TEXTO DA PÁGINA =
————————
Herrera acredita que eventos como esse sujam a imagem do país e expõem uma completa falta de estrutura para receber turistas.
“A prisão e agressão arbitrária de nossos irmãos revelam um lado muito ruim do Brasil. É uma péssima propaganda. Com certeza, a maior nação que o Brasil vai receber é de argentinos, devido à nossa paixão pelo futebol e à proximidade territorial. É péssimo saber que duas pessoas de bem foram espancadas, não há nada que justifique isso. E não é bom para o Brasil uma postura como essa. É necessário rever o preparo dos policiais e também dos órgãos de segurança pública”, analisou o jurista.
Denúncia falsa
A advogada Beatriz Viana, que acompanhou a prisão dos professores e intermediou a liberação deles, disse que várias falhas ocorreram em todo o processo. Desde a falsa denúncia de furto até a forma como eles foram detidos.
“É vergonhoso para nós brasileiros um papelão desse. Esse rapazes foram presos e espancados por policiais militares, que estavam a paisana, se divertindo, bebendo e dançando. Ficou evidente o ciúmes que sentiram dos irmãos argentinos. Eles tiveram vários direitos privados, inclusive, o de serem representados por um advogado. Só fiquei sabendo da situação por que a minha cunhada que é colombiana, presenciou a confusão e me ligou. Fui até a Central de Flagrantes e os professores, já espancados, me imploraram por ajuda”, lembrou Beatriz.
A advogada também disse que a acusação de furto é descabida. Segundo ela, os professores estavam com muito dinheiro, objetos de valor, acompanhados das notas fiscais.
“É um absurdo dizer que eles roubaram uma câmera fotográfica, que não custa mais de R$ 300. Sendo que eles possuem um máquina no valor de R$ 22 mil, que foi comprada em Madri [capital da Espanha] e eles possuem a nota fiscal. Eles tinham mais de R$ 6.600,00 em dinheiro, possuem cartões de crédito internacional, oito mil euros depositados em uma conta”, informou.
Retorno para a Argentina
Na quarta-feira (4), o cônsul Herrera, acompanhado na advogada Beatriz Viana, disse ter enfrentado uma verdadeira "via crucis’, para garantirem a liberdade dos irmãos.
O cônsul disse que os irmãos iam procurar um dentista para fazer a reposição dos dentes. Ele sustentou que as autoridades Argentinas não pretendem entrar com ação contra o Estado, mas que irão acompanhar o andamento do processo, para assegurar que seja provada a inocência dos dois professores.
“Os irmãos estão muito magoados com a humilhação que passaram. Estava no planejamento deles conhecerem a Amazônia, mas irão retornar para nosso país e tentar esquecer esse trauma. A única vontade que eles têm é de provar que são inocentes e apagar esse triste episódio de suas histórias”.
Luiz e Ignácio foram colocados em liberdade na madrugada desta quinta-feira. Eles seguiram para Brasília e, de lá, irão retornar à Argentina.
————————
TAREFA = No texto da página, quem telefonou para a advogada Beatriz Viana e contou sobre a confusão?

CONJUNTO DE DADOS =
————————
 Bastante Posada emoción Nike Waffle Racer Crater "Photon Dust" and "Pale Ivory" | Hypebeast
————————
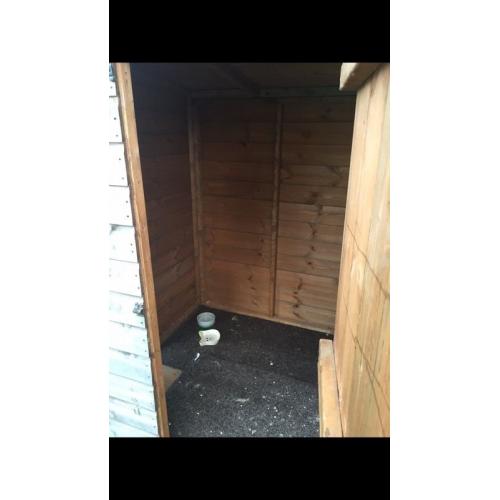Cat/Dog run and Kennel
————————
RESPOSTA = A cunhada dela, que é colombiana.